Decisi di tentare l'ultima carta.

«Ehii! C'è nessuno?» Chiamai a gran voce, battendo il palmo della mano sinistra contro il portone, mentre con la destra mi appoggiavo di peso al pulsante del campanello.

«Ehilaaà?»

Da fuori sarei probabilmente sembrata una matta, ma era sicuramente meglio di rischiare l'assideramento bello e buono.

«Arrivo! Arrivoo!» Urlò una voce sconosciuta dal tono rauco e arrabbiato.

Dei tonfi sordi, tutt'altro che leggiadri, rimbombarono dall'interno della casa, risuonando potenti anche oltre le mura.

Fermai il mio concerto improvvisato, appena prima di sentire lo schiocco secco della serratura nella porta.

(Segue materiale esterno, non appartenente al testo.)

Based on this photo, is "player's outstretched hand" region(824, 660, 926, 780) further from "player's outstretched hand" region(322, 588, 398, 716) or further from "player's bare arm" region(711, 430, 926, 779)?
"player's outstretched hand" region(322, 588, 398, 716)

«Come fai a dimenticare sempre le chiavi...» Sentii bofonchiare dalla voce di prima.

Il battente destro della porta si aprì di scatto, rivelando un ragazzo dai capelli scuri arruffati, dall'aria ancora addormentata.

«...stupido imbecille?» Il tono della sua voce sfumò, facendo calare tra di noi un silenzio imbarazzante. L'aria addormentata, messa in rilievo dalla maglia leggera stropicciata, cambiò improvvisamente, mettendosi sull'attenti. Il suo sguardo, dagli occhi dello stesso colore del ghiaccio, si fece duro e circospetto, squadrandomi dall'alto in basso, con un cipiglio.

Indietreggiai di un paio di passi, soffocata dalla sua figura. Era alto, decisamento molto più alto del mio metro e sessantotto, ma la sua espressione mi faceva sentire più piccola di uno scarafaggio.

«Luis, amico, chi è alla porta?» Un'altra voce, molto vicina e dalla tonalità profonda, ci raggiunse.

La porta si spalancò maggiormente, aprendosi del tutto e rivelando quello che doveva essere un salottino dai toni neutri. Alle spalle del moro apparì la figura di un altro ragazzo, poco più basso di lui, senza alcun tessuto a coprirli gli addominali ben scolpiti. Avvampai lievemente, in imbarazzo, nascondendomi ancor di più dietro il colletto del giubbino scuro. Questo sbadigliò, in modo estremamente rumoroso, osservandomi con gli occhi castani assonnati. Appena mi guardò meglio, però, un sorriso furbo gli illuminò lo sguardo.